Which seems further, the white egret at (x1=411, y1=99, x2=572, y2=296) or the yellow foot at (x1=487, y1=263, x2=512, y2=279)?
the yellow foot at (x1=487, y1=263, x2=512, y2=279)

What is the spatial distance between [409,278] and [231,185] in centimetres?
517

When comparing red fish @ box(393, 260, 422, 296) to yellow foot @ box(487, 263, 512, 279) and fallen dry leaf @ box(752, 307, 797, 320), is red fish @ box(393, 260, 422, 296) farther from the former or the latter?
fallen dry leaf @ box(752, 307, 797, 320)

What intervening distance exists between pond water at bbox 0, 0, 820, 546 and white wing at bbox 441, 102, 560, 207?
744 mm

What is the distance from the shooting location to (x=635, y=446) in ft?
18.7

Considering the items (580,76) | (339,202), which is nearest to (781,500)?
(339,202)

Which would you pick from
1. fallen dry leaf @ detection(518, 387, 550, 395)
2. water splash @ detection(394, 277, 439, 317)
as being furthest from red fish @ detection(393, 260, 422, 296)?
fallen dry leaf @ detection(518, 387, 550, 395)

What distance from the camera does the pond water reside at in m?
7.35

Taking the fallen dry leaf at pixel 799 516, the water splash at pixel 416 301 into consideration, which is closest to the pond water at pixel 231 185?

--

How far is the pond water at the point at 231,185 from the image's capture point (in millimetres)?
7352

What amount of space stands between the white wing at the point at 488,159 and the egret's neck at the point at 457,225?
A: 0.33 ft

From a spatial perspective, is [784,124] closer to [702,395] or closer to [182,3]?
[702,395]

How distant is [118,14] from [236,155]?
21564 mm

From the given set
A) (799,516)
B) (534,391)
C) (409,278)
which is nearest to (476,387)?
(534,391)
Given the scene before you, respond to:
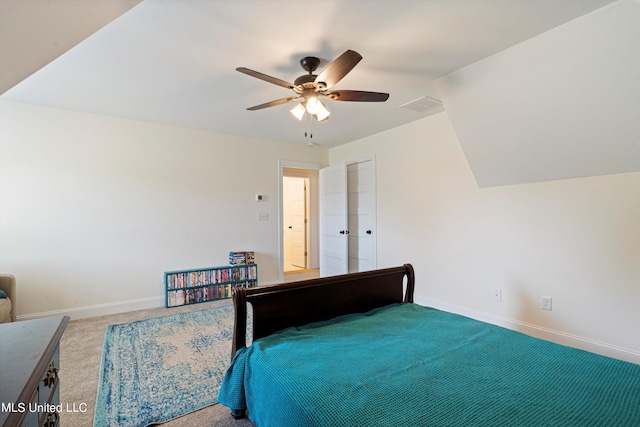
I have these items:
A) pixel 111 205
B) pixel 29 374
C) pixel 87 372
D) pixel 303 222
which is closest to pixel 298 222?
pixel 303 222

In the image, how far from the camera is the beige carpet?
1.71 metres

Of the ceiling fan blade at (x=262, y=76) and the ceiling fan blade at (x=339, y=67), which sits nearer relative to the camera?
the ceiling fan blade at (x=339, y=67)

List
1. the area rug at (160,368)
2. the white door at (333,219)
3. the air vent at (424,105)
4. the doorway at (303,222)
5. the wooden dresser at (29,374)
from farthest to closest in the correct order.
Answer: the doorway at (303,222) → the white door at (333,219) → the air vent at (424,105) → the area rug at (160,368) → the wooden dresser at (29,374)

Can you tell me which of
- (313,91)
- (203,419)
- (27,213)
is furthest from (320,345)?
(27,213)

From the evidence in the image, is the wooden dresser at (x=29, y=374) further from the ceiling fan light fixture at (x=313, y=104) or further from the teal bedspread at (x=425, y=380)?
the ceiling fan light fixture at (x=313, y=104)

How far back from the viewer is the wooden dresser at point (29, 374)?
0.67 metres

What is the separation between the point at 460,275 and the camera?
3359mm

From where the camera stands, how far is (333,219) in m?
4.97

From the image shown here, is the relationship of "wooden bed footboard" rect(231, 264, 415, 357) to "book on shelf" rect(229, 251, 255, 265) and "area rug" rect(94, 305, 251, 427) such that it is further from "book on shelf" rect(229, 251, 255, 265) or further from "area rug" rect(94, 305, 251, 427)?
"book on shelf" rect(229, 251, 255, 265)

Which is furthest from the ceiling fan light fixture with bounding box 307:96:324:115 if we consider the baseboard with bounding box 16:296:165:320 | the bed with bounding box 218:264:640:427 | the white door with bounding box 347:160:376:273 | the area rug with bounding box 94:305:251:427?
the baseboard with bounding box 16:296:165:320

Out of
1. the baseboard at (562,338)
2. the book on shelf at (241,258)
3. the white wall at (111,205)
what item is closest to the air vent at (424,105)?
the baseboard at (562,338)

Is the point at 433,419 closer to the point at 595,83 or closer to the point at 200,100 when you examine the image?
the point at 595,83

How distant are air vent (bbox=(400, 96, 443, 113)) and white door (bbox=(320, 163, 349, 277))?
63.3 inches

...

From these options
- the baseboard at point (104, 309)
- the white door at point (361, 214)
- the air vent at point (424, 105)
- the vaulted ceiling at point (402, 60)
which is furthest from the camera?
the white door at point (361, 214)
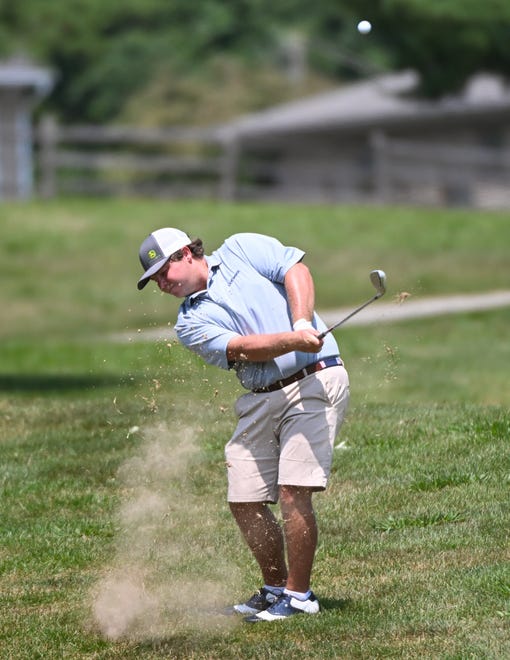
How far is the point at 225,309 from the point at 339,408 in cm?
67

▶ [Task brief] Give the records from the line with "Which would you pick from" to the line with "Taking the fallen" as a Markdown table with the columns No. and Text, one numbered row per line, leaving out blank lines.

▶ [Correct result]
| No. | Text |
|---|---|
| 1 | Which would you pick from |
| 2 | 1. fallen dry leaf @ detection(518, 387, 550, 395) |
| 3 | 2. water splash @ detection(394, 277, 439, 317) |
| 4 | as being furthest from red fish @ detection(393, 260, 422, 296)? |
| 5 | fallen dry leaf @ detection(518, 387, 550, 395) |
| 6 | What distance from the camera does the pond water reside at in m? |
| 7 | 7.35 |
| 8 | Taking the fallen dry leaf at pixel 799 516, the water splash at pixel 416 301 into consideration, which is closest to the pond water at pixel 231 185? |